WHAT THE EXERCISE ASKS:
Reproduce the full text about the Ozymandias factor in literary criticism word for word.

READING PASSAGE:
STAYING POWER: THE OZYMANDIAS FACTOR

 

In Shelley’s great sonnet, a tyrant has a colossal statue made of himself, and beneath it is  this challenge to his rivals:

My name is Ozymandias, King of Kings

Look on my works, ye mighty, and despair...

 
Later, a traveller to “an antique land” sees the statue collapsed in ruins.  The mighty are now invited to despair at this evidence of what happens to those who claim lasting power.
            A similar sort of principle seems to me to operate within literary criticism.  Sometimes, those who set themselves against the might of popular opinion by attacking revered figures themselves vanish; while the objects of their hatred remain.

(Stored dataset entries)
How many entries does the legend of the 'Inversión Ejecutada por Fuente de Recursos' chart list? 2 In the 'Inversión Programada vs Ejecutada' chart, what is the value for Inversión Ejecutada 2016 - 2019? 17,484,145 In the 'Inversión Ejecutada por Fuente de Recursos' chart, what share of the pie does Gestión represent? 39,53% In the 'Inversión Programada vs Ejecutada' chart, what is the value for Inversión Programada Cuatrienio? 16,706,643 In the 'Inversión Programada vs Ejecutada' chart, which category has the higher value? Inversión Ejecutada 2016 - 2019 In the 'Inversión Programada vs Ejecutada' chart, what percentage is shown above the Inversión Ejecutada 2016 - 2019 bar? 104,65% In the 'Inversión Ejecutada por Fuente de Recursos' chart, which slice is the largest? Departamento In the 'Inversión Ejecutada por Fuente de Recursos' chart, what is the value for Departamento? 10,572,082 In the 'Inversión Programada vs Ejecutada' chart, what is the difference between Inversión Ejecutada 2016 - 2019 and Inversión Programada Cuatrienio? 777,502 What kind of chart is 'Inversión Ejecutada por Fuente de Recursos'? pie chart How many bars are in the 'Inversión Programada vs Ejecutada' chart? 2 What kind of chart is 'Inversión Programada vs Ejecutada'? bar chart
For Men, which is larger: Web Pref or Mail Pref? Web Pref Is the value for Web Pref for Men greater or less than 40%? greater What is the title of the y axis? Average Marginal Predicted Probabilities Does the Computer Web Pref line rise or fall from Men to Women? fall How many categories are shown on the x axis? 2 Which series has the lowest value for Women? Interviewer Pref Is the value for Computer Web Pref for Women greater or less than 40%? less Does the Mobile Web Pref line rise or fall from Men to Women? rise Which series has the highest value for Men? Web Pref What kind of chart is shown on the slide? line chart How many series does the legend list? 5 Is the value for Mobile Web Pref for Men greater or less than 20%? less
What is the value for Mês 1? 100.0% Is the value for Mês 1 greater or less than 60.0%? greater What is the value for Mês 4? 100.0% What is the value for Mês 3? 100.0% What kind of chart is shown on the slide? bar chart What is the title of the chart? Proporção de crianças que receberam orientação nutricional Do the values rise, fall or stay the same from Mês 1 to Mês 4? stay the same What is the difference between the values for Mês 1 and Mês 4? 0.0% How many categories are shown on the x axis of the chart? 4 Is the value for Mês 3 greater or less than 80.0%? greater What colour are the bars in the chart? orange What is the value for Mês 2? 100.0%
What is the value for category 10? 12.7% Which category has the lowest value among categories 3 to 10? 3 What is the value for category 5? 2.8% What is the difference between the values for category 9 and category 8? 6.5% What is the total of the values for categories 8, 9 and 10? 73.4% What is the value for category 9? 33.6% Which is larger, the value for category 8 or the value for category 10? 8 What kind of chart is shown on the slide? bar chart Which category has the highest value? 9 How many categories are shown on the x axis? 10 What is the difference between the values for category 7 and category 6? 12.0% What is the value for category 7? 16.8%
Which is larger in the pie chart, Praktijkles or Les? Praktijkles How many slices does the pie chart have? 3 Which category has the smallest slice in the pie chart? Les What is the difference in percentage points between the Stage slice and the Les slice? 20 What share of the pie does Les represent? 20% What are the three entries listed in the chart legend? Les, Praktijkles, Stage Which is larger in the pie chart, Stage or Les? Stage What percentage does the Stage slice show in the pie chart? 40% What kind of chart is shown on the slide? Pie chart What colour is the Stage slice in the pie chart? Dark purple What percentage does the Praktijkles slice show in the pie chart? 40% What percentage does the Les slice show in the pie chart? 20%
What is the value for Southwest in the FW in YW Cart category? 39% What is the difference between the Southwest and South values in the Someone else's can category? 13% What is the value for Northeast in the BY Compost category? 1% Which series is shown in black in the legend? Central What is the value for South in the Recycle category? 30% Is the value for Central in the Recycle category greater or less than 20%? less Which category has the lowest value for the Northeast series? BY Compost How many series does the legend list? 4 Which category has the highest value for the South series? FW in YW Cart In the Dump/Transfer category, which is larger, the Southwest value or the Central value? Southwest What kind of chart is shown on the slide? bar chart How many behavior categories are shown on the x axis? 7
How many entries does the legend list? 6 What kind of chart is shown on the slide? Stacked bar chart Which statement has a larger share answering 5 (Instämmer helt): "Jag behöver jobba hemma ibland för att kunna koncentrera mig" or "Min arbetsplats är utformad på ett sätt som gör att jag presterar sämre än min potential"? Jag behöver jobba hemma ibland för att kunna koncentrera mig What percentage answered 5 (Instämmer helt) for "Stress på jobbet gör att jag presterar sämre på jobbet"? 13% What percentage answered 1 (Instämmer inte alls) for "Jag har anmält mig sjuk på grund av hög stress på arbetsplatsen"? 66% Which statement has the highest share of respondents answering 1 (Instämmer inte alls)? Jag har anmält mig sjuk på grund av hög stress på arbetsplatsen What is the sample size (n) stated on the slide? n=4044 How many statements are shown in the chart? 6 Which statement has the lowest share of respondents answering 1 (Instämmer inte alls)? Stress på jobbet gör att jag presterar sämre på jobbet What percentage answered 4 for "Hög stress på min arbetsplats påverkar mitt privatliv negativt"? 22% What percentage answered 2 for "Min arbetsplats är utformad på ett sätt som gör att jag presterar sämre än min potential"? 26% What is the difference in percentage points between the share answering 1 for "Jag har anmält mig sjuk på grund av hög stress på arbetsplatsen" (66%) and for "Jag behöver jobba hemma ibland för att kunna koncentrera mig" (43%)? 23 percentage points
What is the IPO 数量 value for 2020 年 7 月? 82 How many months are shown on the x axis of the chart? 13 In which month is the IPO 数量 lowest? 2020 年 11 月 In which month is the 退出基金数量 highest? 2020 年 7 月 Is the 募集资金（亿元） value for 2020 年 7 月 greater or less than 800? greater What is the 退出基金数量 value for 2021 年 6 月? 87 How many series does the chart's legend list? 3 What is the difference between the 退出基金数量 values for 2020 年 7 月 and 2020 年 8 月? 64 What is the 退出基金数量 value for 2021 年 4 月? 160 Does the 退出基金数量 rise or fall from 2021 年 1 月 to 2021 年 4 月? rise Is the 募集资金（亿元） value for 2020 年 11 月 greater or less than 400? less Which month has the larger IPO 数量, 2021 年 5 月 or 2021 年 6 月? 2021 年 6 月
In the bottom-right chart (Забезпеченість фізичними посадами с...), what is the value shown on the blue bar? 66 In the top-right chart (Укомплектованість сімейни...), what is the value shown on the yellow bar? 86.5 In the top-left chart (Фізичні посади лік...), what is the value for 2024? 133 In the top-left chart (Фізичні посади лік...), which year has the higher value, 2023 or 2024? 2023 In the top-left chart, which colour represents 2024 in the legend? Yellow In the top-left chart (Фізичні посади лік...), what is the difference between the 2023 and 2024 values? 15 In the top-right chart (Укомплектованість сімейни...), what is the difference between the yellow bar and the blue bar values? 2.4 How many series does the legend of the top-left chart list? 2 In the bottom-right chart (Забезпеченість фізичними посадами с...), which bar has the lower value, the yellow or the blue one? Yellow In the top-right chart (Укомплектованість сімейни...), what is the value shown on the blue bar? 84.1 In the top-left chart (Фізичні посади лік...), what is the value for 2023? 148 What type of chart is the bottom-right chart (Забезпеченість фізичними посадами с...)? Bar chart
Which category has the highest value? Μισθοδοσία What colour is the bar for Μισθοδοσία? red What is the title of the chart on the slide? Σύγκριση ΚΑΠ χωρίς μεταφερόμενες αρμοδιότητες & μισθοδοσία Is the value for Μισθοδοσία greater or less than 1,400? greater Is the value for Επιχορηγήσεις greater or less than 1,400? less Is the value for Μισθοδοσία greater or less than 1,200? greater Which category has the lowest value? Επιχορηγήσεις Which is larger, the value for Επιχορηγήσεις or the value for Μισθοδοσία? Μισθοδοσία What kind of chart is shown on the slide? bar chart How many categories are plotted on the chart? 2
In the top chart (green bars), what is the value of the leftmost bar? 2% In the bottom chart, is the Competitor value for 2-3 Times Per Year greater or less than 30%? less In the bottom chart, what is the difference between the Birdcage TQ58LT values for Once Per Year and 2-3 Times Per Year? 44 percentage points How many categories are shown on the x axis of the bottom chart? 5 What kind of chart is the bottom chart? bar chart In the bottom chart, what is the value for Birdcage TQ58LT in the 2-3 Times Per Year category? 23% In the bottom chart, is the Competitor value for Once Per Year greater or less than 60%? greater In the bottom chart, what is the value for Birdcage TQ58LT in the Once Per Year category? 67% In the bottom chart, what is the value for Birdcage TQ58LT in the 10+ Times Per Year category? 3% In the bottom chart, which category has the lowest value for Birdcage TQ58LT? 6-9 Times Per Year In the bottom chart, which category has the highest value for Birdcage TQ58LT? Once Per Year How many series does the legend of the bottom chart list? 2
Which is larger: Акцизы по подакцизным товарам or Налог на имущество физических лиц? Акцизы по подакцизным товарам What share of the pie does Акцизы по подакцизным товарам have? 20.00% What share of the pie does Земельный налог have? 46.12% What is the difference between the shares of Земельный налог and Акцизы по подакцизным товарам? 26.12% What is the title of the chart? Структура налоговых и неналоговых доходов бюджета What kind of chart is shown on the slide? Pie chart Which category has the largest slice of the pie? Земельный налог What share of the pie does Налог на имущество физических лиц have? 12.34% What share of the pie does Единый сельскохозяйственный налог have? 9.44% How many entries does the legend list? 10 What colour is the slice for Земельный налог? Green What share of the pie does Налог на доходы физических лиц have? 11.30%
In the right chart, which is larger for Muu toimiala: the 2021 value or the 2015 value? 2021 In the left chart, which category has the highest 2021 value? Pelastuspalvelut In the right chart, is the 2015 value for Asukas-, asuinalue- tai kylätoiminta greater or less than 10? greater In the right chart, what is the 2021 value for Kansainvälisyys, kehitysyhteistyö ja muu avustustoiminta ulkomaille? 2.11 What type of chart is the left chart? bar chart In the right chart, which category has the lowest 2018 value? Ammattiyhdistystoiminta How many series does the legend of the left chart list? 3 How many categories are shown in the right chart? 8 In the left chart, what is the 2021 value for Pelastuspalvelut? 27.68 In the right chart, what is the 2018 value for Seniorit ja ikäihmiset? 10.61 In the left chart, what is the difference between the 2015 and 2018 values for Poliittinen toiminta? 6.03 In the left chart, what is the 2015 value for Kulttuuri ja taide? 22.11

WRITTEN RESPONSE:
STAYING POWER: THE OZYMANDIAS FACTOR

 

In Shelley’s great sonnet, a tyrant has a colossal statue made of himself, and beneath it is  this challenge to his rivals:

My name is Ozymandias, King of Kings

Look on my works, ye mighty, and despair...

 
Later, a traveller to “an antique land” sees the statue collapsed in ruins.  The mighty are now invited to despair at this evidence of what happens to those who claim lasting power.
            A similar sort of principle seems to me to operate within literary criticism.  Sometimes, those who set themselves against the might of popular opinion by attacking revered figures themselves vanish; while the objects of their hatred remain.